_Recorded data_

══════════════════════════════

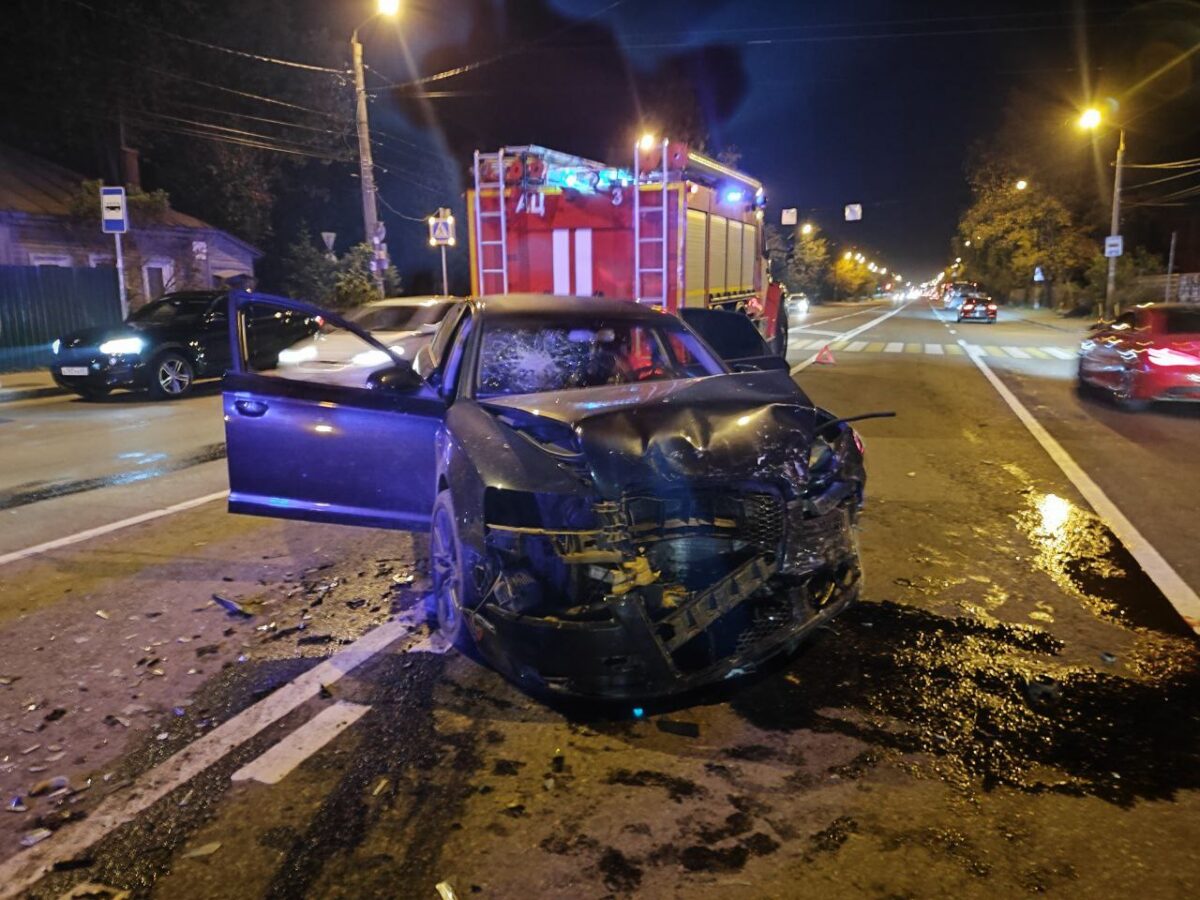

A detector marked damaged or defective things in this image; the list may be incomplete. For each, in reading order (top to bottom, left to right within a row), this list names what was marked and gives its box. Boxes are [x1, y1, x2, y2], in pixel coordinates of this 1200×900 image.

damaged dark blue sedan [220, 296, 868, 705]
shattered windshield [475, 319, 720, 400]
crumpled car hood [477, 374, 816, 501]
smashed front bumper [463, 496, 859, 700]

══════════════════════════════

_Task to complete_
Set down the entries above exactly; no pictures belong in the copy.

_Exercise answer_
A detector marked damaged or defective things in this image; the list may be incomplete. For each, in reading order (top to bottom, left to right within a row), this list names what was marked and gives its box. Boxes are [x1, y1, x2, y2], in pixel coordinates of this 1200×900 image.

damaged dark blue sedan [220, 296, 868, 705]
shattered windshield [475, 319, 720, 400]
crumpled car hood [477, 374, 816, 501]
smashed front bumper [463, 496, 859, 700]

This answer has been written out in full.